Data supplied below:
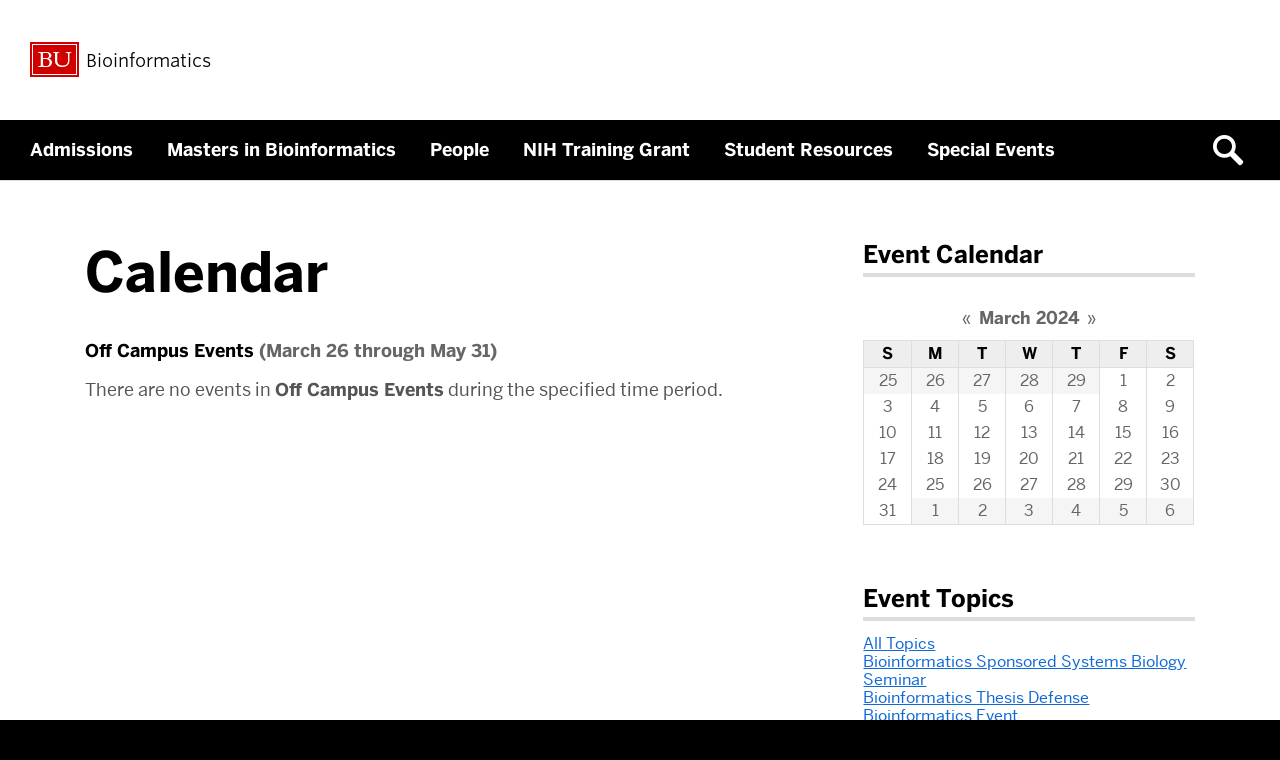

--- FILE ---
content_type: application/javascript
request_url: https://www.bu.edu/bioinformatics/wp-content/themes/responsive-framework-2-x/js/script.js?ver=2.5.6
body_size: 2724
content:
!function n(r,o,l){function i(t,e){if(!o[t]){if(!r[t]){var a="function"==typeof require&&require;if(!e&&a)return a(t,!0);if(s)return s(t,!0);throw(e=new Error("Cannot find module '"+t+"'")).code="MODULE_NOT_FOUND",e}a=o[t]={exports:{}},r[t][0].call(a.exports,function(e){return i(r[t][1][e]||e)},a,a.exports,n,r,o,l)}return o[t].exports}for(var s="function"==typeof require&&require,e=0;e<l.length;e++)i(l[e]);return i}({1:[function(e,t,a){(0,e("responsive-foundation/js-dev/dist/toggle").toggle)()},{"responsive-foundation/js-dev/dist/toggle":3}],2:[function(e,t,a){t.exports=function(e){return e&&e.__esModule?e:{default:e}},t.exports.__esModule=!0,t.exports.default=t.exports},{}],3:[function(a,e,n){!function(t){!function(){var e=a("@babel/runtime/helpers/interopRequireDefault"),u=(Object.defineProperty(n,"__esModule",{value:!0}),n.toggle=function(){var t=(0,u.default)("body"),a=(0,u.default)(".js-nav-toggle"),n=a.children(".nav-toggle-label-open").text(),r=a.children(".nav-toggle-label-closed").text(),o=a.add("nav"),l=(0,u.default)(".js-search-toggle"),i=l.add("#quicksearch");function s(e){o.removeClass("is-open"),!0!==e||(0,u.default)(this).hasClass("is-open")||setTimeout(function(){(0,u.default)("#q").focus()},100),"false"===l.attr("aria-expanded")?l.attr("aria-expanded","true").attr("aria-label","Close search"):l.attr("aria-expanded","false").attr("aria-label","Open search"),i.toggleClass("is-open"),t.toggleClass("search-open").removeClass("nav-open")}l.attr("aria-expanded","false").attr("aria-controls","quicksearch"),a.attr("aria-expanded","false").attr("aria-controls","primary-nav-menu"),a.on("click",function(e){e.preventDefault(),"false"===a.attr("aria-expanded")?a.attr("aria-expanded","true").attr("aria-label",n):a.attr("aria-expanded","false").attr("aria-label",r),o.toggleClass("is-open"),i.removeClass("is-open"),t.toggleClass("nav-open").removeClass("search-open")}),l.on({click:function(e){e.preventDefault(),s(!0)},keypress:function(e){13===e.keyCode&&(e.preventDefault(),s(!1))}})},e("undefined"!=typeof window?window.jQuery:void 0!==t?t.jQuery:null))}.call(this)}.call(this,"undefined"!=typeof global?global:"undefined"!=typeof self?self:"undefined"!=typeof window?window:{})},{"@babel/runtime/helpers/interopRequireDefault":2}]},{},[1]);
//# sourceMappingURL=script.js.map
End of Data supplied.
• What you need to do: Reproduce the complete set of records verbatim and omit the pictures.

• Output:
--- FILE ---
content_type: application/javascript
request_url: https://www.bu.edu/bioinformatics/wp-content/themes/responsive-framework-2-x/js/script.js?ver=2.5.6
body_size: 2724
content:
!function n(r,o,l){function i(t,e){if(!o[t]){if(!r[t]){var a="function"==typeof require&&require;if(!e&&a)return a(t,!0);if(s)return s(t,!0);throw(e=new Error("Cannot find module '"+t+"'")).code="MODULE_NOT_FOUND",e}a=o[t]={exports:{}},r[t][0].call(a.exports,function(e){return i(r[t][1][e]||e)},a,a.exports,n,r,o,l)}return o[t].exports}for(var s="function"==typeof require&&require,e=0;e<l.length;e++)i(l[e]);return i}({1:[function(e,t,a){(0,e("responsive-foundation/js-dev/dist/toggle").toggle)()},{"responsive-foundation/js-dev/dist/toggle":3}],2:[function(e,t,a){t.exports=function(e){return e&&e.__esModule?e:{default:e}},t.exports.__esModule=!0,t.exports.default=t.exports},{}],3:[function(a,e,n){!function(t){!function(){var e=a("@babel/runtime/helpers/interopRequireDefault"),u=(Object.defineProperty(n,"__esModule",{value:!0}),n.toggle=function(){var t=(0,u.default)("body"),a=(0,u.default)(".js-nav-toggle"),n=a.children(".nav-toggle-label-open").text(),r=a.children(".nav-toggle-label-closed").text(),o=a.add("nav"),l=(0,u.default)(".js-search-toggle"),i=l.add("#quicksearch");function s(e){o.removeClass("is-open"),!0!==e||(0,u.default)(this).hasClass("is-open")||setTimeout(function(){(0,u.default)("#q").focus()},100),"false"===l.attr("aria-expanded")?l.attr("aria-expanded","true").attr("aria-label","Close search"):l.attr("aria-expanded","false").attr("aria-label","Open search"),i.toggleClass("is-open"),t.toggleClass("search-open").removeClass("nav-open")}l.attr("aria-expanded","false").attr("aria-controls","quicksearch"),a.attr("aria-expanded","false").attr("aria-controls","primary-nav-menu"),a.on("click",function(e){e.preventDefault(),"false"===a.attr("aria-expanded")?a.attr("aria-expanded","true").attr("aria-label",n):a.attr("aria-expanded","false").attr("aria-label",r),o.toggleClass("is-open"),i.removeClass("is-open"),t.toggleClass("nav-open").removeClass("search-open")}),l.on({click:function(e){e.preventDefault(),s(!0)},keypress:function(e){13===e.keyCode&&(e.preventDefault(),s(!1))}})},e("undefined"!=typeof window?window.jQuery:void 0!==t?t.jQuery:null))}.call(this)}.call(this,"undefined"!=typeof global?global:"undefined"!=typeof self?self:"undefined"!=typeof window?window:{})},{"@babel/runtime/helpers/interopRequireDefault":2}]},{},[1]);
//# sourceMappingURL=script.js.map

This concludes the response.